The New York Attorney General’s Office (NYAG) did not specify both Nexo and Celsius Network as recipients of the cease and desist letters. The letters, however, had filenames pointing to the aforementioned as recipients.
“Cryptocurrency platforms must follow the law, just like everyone else, which is why we are now directing two crypto companies to shut down and forcing three more to answer questions immediately,” James stated in an NYAG press release.
The redacted letters indicate that three other crypto firms have been ordered to hand over information about their operations to the NYAG. These investigations have followed NYAG’s initial moves into regulation virtual currency products, under which cryptocurrencies as well as crypto assets staked in decentralized finance (DeFi) platforms are categorized.

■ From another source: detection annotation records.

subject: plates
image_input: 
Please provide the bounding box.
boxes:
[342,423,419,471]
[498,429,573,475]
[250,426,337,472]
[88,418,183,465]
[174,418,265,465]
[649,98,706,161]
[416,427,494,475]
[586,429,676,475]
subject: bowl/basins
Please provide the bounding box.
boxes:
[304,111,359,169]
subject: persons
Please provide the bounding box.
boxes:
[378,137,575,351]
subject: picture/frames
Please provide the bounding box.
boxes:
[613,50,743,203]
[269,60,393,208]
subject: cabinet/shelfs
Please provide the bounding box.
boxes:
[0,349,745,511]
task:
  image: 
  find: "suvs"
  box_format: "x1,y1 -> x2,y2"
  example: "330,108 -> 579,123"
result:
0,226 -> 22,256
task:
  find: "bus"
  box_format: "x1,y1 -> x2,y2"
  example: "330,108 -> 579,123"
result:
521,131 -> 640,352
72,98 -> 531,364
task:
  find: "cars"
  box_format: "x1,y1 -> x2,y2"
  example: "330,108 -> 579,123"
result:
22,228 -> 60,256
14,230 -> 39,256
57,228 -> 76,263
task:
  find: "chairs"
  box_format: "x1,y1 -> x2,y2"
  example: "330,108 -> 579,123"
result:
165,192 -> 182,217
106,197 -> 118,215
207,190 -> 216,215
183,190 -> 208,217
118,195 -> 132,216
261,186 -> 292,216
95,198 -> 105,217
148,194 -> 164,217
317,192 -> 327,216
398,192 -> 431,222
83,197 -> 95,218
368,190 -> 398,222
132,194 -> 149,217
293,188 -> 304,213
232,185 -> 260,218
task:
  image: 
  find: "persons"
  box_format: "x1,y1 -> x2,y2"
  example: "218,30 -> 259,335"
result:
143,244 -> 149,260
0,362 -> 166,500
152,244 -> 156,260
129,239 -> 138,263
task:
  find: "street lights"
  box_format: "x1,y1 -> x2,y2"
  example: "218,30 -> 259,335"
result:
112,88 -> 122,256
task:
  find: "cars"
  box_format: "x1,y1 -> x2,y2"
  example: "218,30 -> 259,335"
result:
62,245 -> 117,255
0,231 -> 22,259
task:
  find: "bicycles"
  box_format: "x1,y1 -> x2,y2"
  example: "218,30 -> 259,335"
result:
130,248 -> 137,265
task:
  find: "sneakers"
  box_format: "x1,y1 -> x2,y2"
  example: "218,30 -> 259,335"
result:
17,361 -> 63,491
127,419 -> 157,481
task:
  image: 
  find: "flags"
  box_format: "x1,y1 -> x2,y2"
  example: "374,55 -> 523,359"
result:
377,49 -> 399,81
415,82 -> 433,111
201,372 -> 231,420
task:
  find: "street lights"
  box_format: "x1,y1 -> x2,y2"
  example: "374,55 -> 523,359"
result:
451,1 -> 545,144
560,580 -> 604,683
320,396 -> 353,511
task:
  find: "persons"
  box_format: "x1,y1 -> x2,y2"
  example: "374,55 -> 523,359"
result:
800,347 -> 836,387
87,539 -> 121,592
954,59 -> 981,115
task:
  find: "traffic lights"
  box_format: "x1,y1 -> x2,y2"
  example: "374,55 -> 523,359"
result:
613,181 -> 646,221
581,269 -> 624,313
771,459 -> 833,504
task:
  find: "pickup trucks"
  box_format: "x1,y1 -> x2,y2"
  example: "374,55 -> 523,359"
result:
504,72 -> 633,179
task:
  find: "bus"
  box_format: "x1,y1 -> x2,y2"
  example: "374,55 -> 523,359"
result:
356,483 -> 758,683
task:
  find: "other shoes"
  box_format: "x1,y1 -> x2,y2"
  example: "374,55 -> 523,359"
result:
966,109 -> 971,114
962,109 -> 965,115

"Nexo is not offering its Earn Product and Exchange in New York, so it makes little sense to be receiving a C&D for something we are not offering in NY anyway. But we will engage with the NY AG as this is a clear case of mixing up the letter’s recipients. We use IP-based geoblocking." a Nexo spokesperson clarified.
According to the NYAG, products under these categories “promise a fixed or variable rate of return to investors, and claim to deliver those returns by, among other things, trading with, or further lending those virtual assets."
The office further claims that these five platforms, among others, offer “interest-bearing accounts” which fall under the category of securities, based on New York’s 1921 Martin Act. The same legislative act provides the NYAG with judicial powers over such instances, in that it is allowed to pursue investigations on cases of alleged securities fraud within its jurisdiction.
Celsius Network recently raised some $400 million in funding, despite the current regulatory backlash that it is facing. BlockFi, another prominent firm in the crypto lending and borrowing space, is also under investigation.